◆ Directions
Omit every picture and return the rest of the data unaltered.

[Source data]
[Begin]

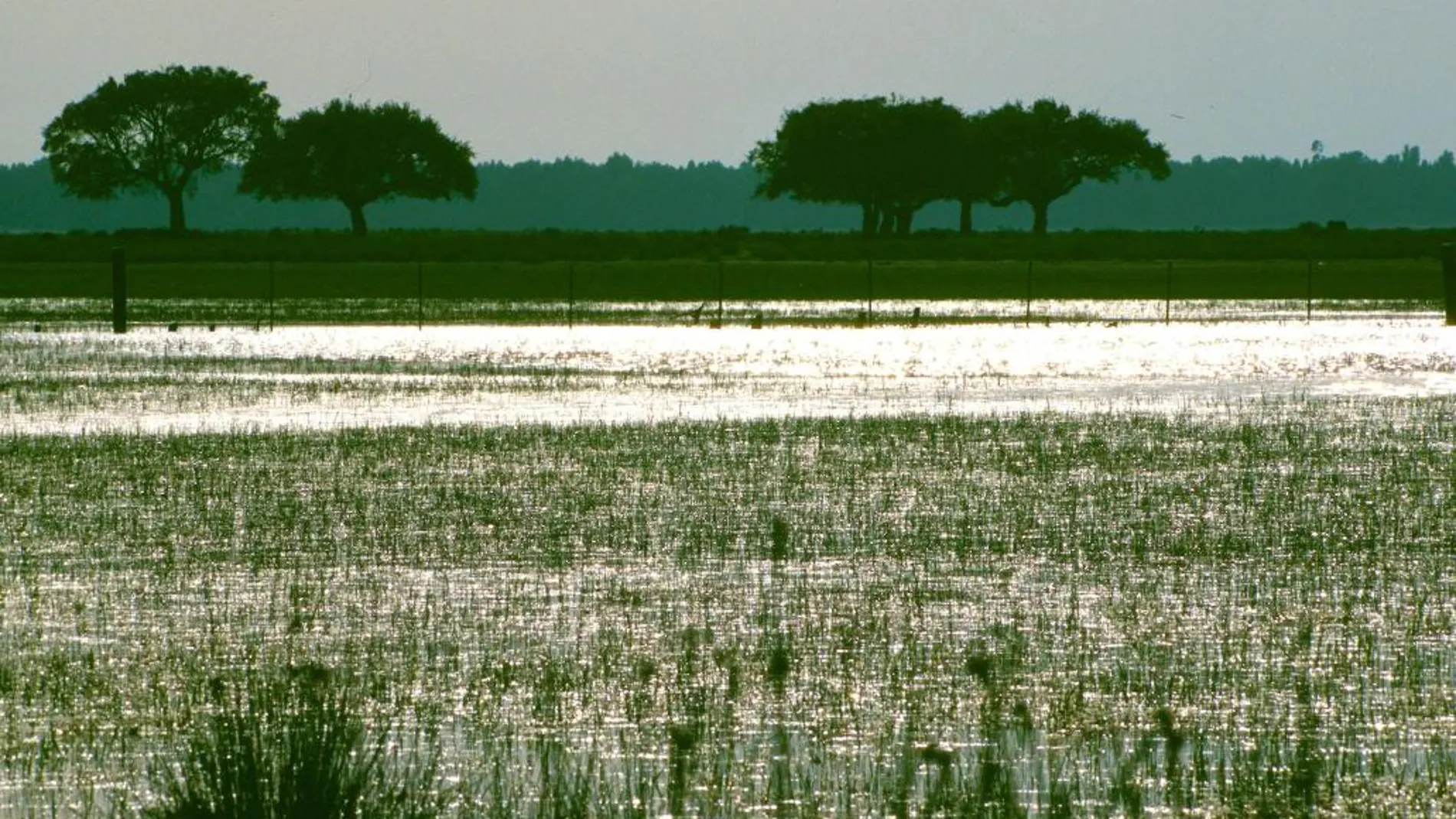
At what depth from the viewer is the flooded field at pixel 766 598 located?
8570 millimetres

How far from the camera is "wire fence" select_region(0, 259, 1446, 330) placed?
57781 millimetres

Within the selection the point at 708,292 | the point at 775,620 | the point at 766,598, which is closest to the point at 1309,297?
the point at 708,292

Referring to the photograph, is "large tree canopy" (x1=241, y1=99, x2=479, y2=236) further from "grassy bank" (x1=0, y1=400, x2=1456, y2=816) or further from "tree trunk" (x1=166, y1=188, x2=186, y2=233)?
"grassy bank" (x1=0, y1=400, x2=1456, y2=816)

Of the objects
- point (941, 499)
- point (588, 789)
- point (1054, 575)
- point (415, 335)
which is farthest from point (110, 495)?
point (415, 335)

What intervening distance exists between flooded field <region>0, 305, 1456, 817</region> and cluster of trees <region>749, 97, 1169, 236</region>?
106679mm

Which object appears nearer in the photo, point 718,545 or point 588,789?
point 588,789

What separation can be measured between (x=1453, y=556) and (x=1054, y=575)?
2526 mm

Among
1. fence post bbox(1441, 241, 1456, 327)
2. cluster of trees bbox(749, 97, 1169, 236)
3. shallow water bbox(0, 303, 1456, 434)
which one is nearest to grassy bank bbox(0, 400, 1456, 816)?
shallow water bbox(0, 303, 1456, 434)

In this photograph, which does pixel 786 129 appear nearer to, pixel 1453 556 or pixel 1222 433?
pixel 1222 433

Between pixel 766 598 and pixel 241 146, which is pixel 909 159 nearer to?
pixel 241 146

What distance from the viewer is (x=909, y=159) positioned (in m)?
133

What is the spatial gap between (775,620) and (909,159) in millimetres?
122704

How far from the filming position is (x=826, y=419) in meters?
24.9

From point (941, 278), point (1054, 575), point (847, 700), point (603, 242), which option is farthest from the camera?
point (603, 242)
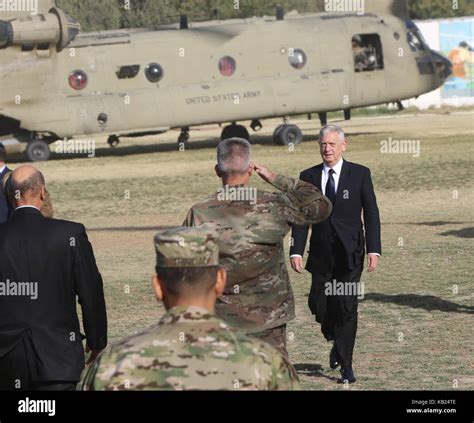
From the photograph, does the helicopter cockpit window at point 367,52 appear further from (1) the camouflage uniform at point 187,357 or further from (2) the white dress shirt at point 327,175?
(1) the camouflage uniform at point 187,357

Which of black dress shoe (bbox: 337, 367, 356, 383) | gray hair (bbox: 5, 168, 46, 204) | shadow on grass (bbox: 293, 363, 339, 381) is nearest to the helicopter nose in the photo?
shadow on grass (bbox: 293, 363, 339, 381)

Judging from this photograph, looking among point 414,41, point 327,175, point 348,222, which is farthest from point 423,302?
point 414,41

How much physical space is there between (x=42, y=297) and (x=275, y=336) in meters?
1.41

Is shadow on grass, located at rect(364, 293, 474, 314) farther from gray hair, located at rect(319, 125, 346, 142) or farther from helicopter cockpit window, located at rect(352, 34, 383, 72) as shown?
helicopter cockpit window, located at rect(352, 34, 383, 72)

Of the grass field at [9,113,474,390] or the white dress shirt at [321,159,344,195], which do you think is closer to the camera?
the white dress shirt at [321,159,344,195]

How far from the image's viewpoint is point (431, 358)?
35.1 ft

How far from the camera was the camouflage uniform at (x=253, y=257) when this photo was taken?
23.0ft

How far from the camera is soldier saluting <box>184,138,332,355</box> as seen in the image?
7.01 meters

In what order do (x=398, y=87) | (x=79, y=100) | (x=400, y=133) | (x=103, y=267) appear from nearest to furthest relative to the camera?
(x=103, y=267) → (x=79, y=100) → (x=398, y=87) → (x=400, y=133)

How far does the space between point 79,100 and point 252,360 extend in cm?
3032

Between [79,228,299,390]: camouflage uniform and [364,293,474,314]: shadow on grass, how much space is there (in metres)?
8.92

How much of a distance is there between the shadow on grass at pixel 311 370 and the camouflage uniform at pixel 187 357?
6090mm
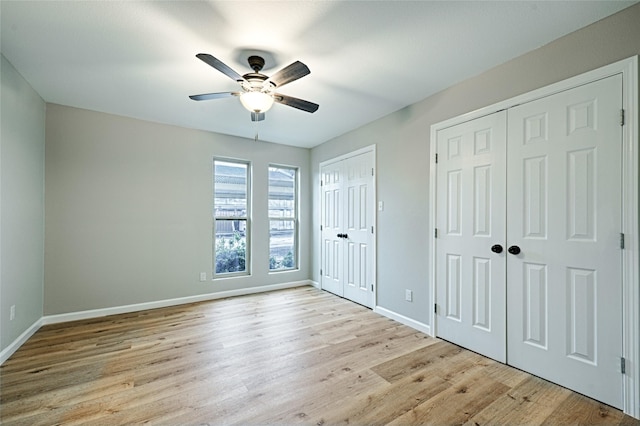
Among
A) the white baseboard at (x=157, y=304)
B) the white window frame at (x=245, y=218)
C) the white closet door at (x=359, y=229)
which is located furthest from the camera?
the white window frame at (x=245, y=218)

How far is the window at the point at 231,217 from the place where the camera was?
4.45m

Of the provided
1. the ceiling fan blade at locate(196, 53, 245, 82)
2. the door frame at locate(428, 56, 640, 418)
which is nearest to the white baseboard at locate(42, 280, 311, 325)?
the ceiling fan blade at locate(196, 53, 245, 82)

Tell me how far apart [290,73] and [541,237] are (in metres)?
2.32

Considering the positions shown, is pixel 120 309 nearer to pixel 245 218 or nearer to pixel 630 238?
pixel 245 218

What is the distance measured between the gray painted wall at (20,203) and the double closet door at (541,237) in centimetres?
402

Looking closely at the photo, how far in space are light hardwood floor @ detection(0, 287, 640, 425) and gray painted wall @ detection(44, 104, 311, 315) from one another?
60cm

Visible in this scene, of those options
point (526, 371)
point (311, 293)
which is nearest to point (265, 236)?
point (311, 293)

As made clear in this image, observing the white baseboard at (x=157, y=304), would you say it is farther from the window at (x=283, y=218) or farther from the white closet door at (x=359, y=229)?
the white closet door at (x=359, y=229)

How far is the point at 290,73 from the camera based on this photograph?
2.06m

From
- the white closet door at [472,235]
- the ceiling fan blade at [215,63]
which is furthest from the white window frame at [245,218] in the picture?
the white closet door at [472,235]

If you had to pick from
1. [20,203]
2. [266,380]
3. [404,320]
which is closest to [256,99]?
[266,380]

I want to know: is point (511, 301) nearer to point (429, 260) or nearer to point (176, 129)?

[End]

◆ Solution to the exercise
At what depth from the viewer is the flooded field at pixel 766 598 located?
8570 millimetres

How far from the camera is "wire fence" select_region(0, 259, 1446, 330) placed?
57781 millimetres

Within the selection the point at 708,292 | the point at 775,620 | the point at 766,598, which is closest to the point at 1309,297?
the point at 708,292

Referring to the photograph, is "large tree canopy" (x1=241, y1=99, x2=479, y2=236) further from "grassy bank" (x1=0, y1=400, x2=1456, y2=816) or further from "tree trunk" (x1=166, y1=188, x2=186, y2=233)?
"grassy bank" (x1=0, y1=400, x2=1456, y2=816)

Of the objects
- point (941, 499)
- point (588, 789)
- point (1054, 575)
- point (415, 335)
which is farthest from point (110, 495)?
point (415, 335)

What intervening distance exists between flooded field <region>0, 305, 1456, 817</region> and cluster of trees <region>749, 97, 1169, 236</region>?
106679mm

Which object appears nearer in the photo, point 718,545 or point 588,789?
point 588,789

What separation can be measured between (x=1453, y=556) and (x=1054, y=575)?
2526 mm

Among
1. fence post bbox(1441, 241, 1456, 327)
2. cluster of trees bbox(749, 97, 1169, 236)
3. shallow water bbox(0, 303, 1456, 434)
which one is nearest to grassy bank bbox(0, 400, 1456, 816)?
shallow water bbox(0, 303, 1456, 434)

In this photograph, which does pixel 786 129 appear nearer to, pixel 1453 556 or pixel 1222 433?
pixel 1222 433

Between pixel 766 598 and pixel 241 146, which is pixel 909 159 nearer to?
pixel 241 146

What distance from the viewer is (x=909, y=159) positioned (in m)?
133

What is the spatial gap between (775,620) and (909,159) in millimetres?
122704

How far from the filming position is (x=826, y=419) in meters?
24.9

From point (941, 278), point (1054, 575), point (847, 700), point (603, 242), which option is farthest from the camera?
point (603, 242)
From the photograph, does the helicopter cockpit window at point 367,52 appear further from (1) the camouflage uniform at point 187,357 or further from (2) the white dress shirt at point 327,175?
(1) the camouflage uniform at point 187,357

Which of black dress shoe (bbox: 337, 367, 356, 383) | gray hair (bbox: 5, 168, 46, 204) | shadow on grass (bbox: 293, 363, 339, 381) is nearest to the helicopter nose in the photo?
shadow on grass (bbox: 293, 363, 339, 381)

Judging from this photograph, looking among point 414,41, point 327,175, point 348,222, which is farthest from point 423,302?
point 414,41

How much physical space is there between (x=42, y=297) and (x=275, y=336) in meters?
1.41

Is shadow on grass, located at rect(364, 293, 474, 314) farther from gray hair, located at rect(319, 125, 346, 142) or farther from helicopter cockpit window, located at rect(352, 34, 383, 72) as shown?
helicopter cockpit window, located at rect(352, 34, 383, 72)

Of the grass field at [9,113,474,390] or the white dress shirt at [321,159,344,195], which do you think is closer to the camera?
the white dress shirt at [321,159,344,195]

How far from the image's viewpoint is point (431, 358)?
35.1 ft

How far from the camera was the camouflage uniform at (x=253, y=257) when this photo was taken?
23.0ft

How far from the camera is soldier saluting <box>184,138,332,355</box> as seen in the image?
7.01 meters

In what order do (x=398, y=87) | (x=79, y=100) | (x=400, y=133) | (x=103, y=267) appear from nearest to furthest relative to the camera?
(x=103, y=267) → (x=79, y=100) → (x=398, y=87) → (x=400, y=133)

How far does the space between point 79,100 and point 252,360 extend in cm?
3032

Between [79,228,299,390]: camouflage uniform and [364,293,474,314]: shadow on grass, how much space is there (in metres)?
8.92

How much of a distance is there between the shadow on grass at pixel 311 370 and the camouflage uniform at pixel 187 357?
6090mm
Among
A) the white baseboard at (x=157, y=304)
B) the white window frame at (x=245, y=218)
C) the white closet door at (x=359, y=229)
which is located furthest from the camera?
the white window frame at (x=245, y=218)

How far is the window at the point at 231,217 from the place where the camera was?
4.45m

Of the provided
1. the ceiling fan blade at locate(196, 53, 245, 82)
2. the door frame at locate(428, 56, 640, 418)
which is nearest to the white baseboard at locate(42, 280, 311, 325)?
the ceiling fan blade at locate(196, 53, 245, 82)

Tell me how far apart [290,73] and [541,237] are (in metres)?
2.32

Considering the positions shown, is pixel 120 309 nearer to pixel 245 218 or nearer to pixel 630 238?
pixel 245 218

What is the distance measured between the gray painted wall at (20,203) and the double closet door at (541,237) in centimetres?
402

Looking closely at the photo, how far in space are light hardwood floor @ detection(0, 287, 640, 425) and gray painted wall @ detection(44, 104, 311, 315) from one another?
60cm

Visible in this scene, of those options
point (526, 371)
point (311, 293)
which is nearest to point (265, 236)?
point (311, 293)

As made clear in this image, observing the white baseboard at (x=157, y=304), would you say it is farther from the window at (x=283, y=218) or farther from the white closet door at (x=359, y=229)?
the white closet door at (x=359, y=229)

How far is the point at 290,73 from the camera based on this photograph?
2.06m

From
- the white closet door at [472,235]
- the ceiling fan blade at [215,63]
which is furthest from the white window frame at [245,218] in the picture?
the white closet door at [472,235]

If you had to pick from
1. [20,203]
2. [266,380]
3. [404,320]
which is closest to [256,99]?
[266,380]

I want to know: is point (511, 301) nearer to point (429, 260) or nearer to point (176, 129)?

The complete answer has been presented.